The K-means algorithm accepts the input k; then divides the N data objects into K clusters to satisfy the obtained clusters: the similarity of objects in the same cluster is higher, while the similarity of objects in different clusters is small. Clustering similarity is obtained by using the mean value of the objects in each cluster to obtain a "center object" (gravitational center) to calculate.

The working process of the K-means algorithm is described as follows: first select K objects from N data Objects as the initial cluster centers, and for the rest of the objects, they are assigned to their closest similarity (distance) according to their similarity to these clustering centers (the cluster centers represent). And then computes the cluster center of each new cluster (the mean value of all the objects in the cluster); Repeat this process until the standard measure function begins to converge. Mean variance is generally used as the standard measure function. K clusters have the following characteristics: Each cluster itself is as compact as possible, and each cluster is as separate as possible.

K Nearest neighbor (k-nearest NEIGHBOR,KNN) Classification algorithm

KNN classification algorithm is a theoretically mature method and one of the simplest machine learning algorithms.
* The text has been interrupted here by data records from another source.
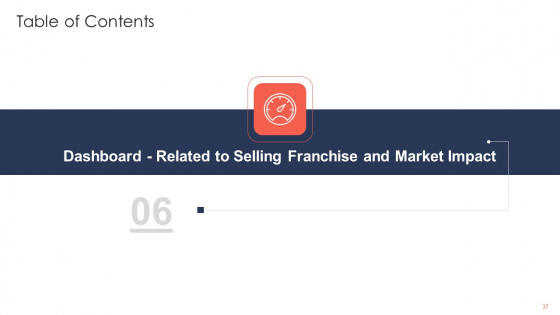 Trading_Current_Franchise_Business_Ppt_PowerPoint_Presentation_Complete_Deck_With_Slides_Slide_37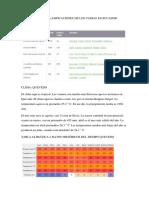 CLIMOGRAMAS Y CLASIFICACIONES DE LOS CLIMAS EN ECUADOR.docx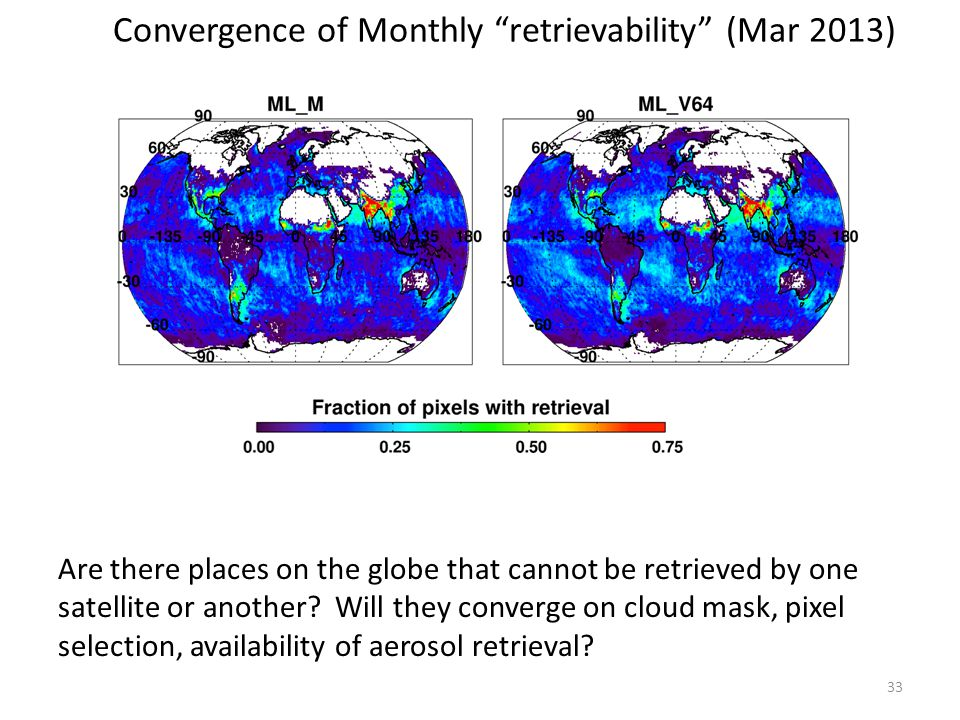 """Convergence of Monthly """"retrievability"""" (Mar 2013) 33 Are there places on the globe that cannot be retrieved by one satellite or another? Will they co"""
The idea of this approach is that if a sample is in the K most similar in the feature space (that is, the nearest neighbor in the feature space) Most of the samples belong to a category, then the sample belongs to that category. In the KNN algorithm, the selected neighbors are the objects that have been correctly categorized. This method determines the category to which the sample is to be divided based on the category of the nearest one or several samples in the categorical decision-making. Although the KNN method relies on the limit theorem in principle, it is only related to a very small number of adjacent samples in the class decision. The KNN method is more suitable than other methods because the KNN method mainly relies on the surrounding finite sample, rather than the Discriminant class domain method to determine the category of the class.
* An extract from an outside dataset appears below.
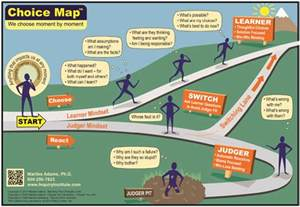 Inquiry institute choice map choose the learner mindset over the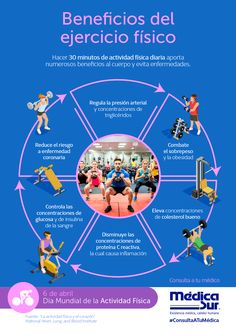 ¡El #ejercicio mejora tu salud! Inclúyelo como parte de tu rutina y mejora tu calidad de vida.  #DíaMundialDeLaActividadFísica #MédicaSur #Salud #Deporte #Ejercicio #DeporteYSaludMédicaSur #ConsultaATuMédica Health Tips, Health And Wellness, Pe Activities, Training Tips, Healthy Habits, Gym Workouts, Healthy Lifestyle, Spanish, Mindfulness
The KNN algorithm can be used not only for classification, but also for regression. by locating the K nearest neighbor of a sample and assigning the average of the properties of those neighbors to the sample, you can get the properties of the sample. A more useful approach is to give different weights (weight) to the effect that neighbors of different distances have on the sample, as the weights are proportional to the distance.

The main disadvantage of this algorithm is that when the sample is unbalanced, the sample size of a class is large, and the other class sample capacity is very small, it is possible that when a new sample is entered, the sample of the large-capacity class in the K-neighbor of the specimen is the majority. Therefore, the method of weight can be used (and the value of the neighbor with small distance of the sample is large) to improve. Another disadvantage of this method is that it is computationally large because each text to be classified is calculated from its distance to all known samples in order to obtain its K nearest neighbors. At present, the common solution is to pre-edit the known sample points in advance to remove the small sample of the role of classification. This algorithm is suitable for the automatic classification of the class domain with large sample capacity, while those with smaller sample capacity are more prone to error points.
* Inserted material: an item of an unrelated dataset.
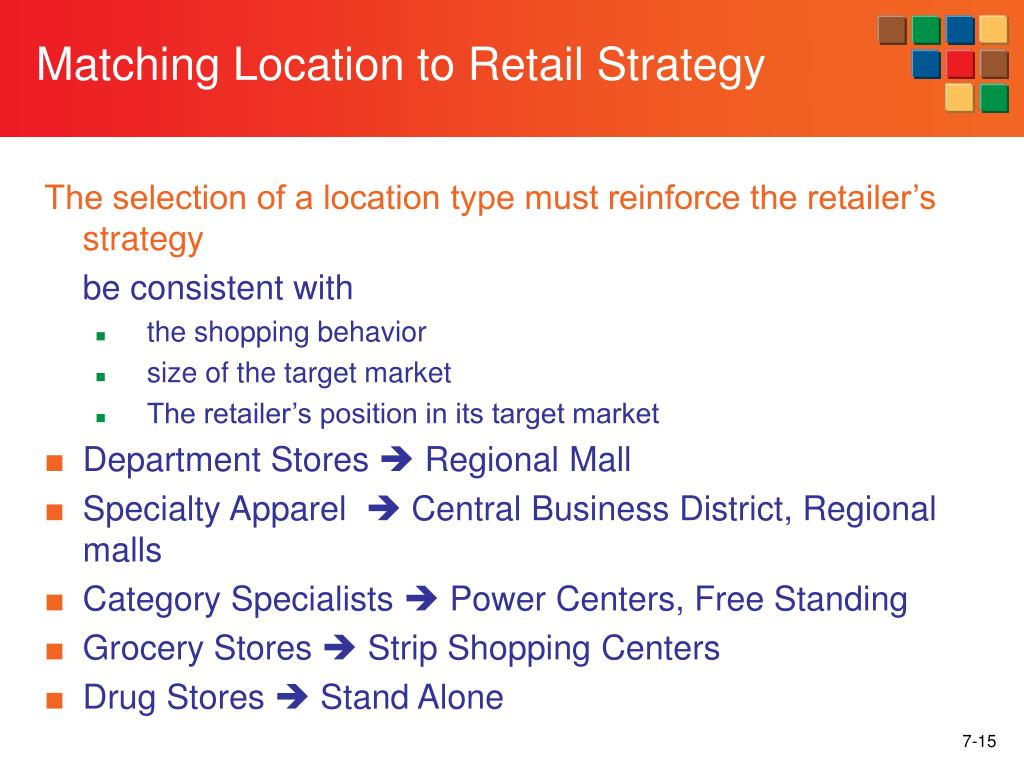 Matching Location to Retail Strategy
A brief introduction to K-means and KNN algorithms

Contact Us

The content source of this page is from Internet, which doesn't represent Alibaba Cloud's opinion; products and services mentioned on that page don't have any relationship with Alibaba Cloud. If the content of the page makes you feel confusing, please write us an email, we will handle the problem within 5 days after receiving your email.

If you find any instances of plagiarism from the community, please send an email to: info-contact@alibabacloud.com and provide relevant evidence. A staff member will contact you within 5 working days.

A Free Trial That Lets You Build Big!

Start building with 50+ products and up to 12 months usage for Elastic Compute Service

  • Sales Support

    1 on 1 presale consultation

  • After-Sales Support

    24/7 Technical Support 6 Free Tickets per Quarter Faster Response

  • Alibaba Cloud offers highly flexible support services tailored to meet your exact needs.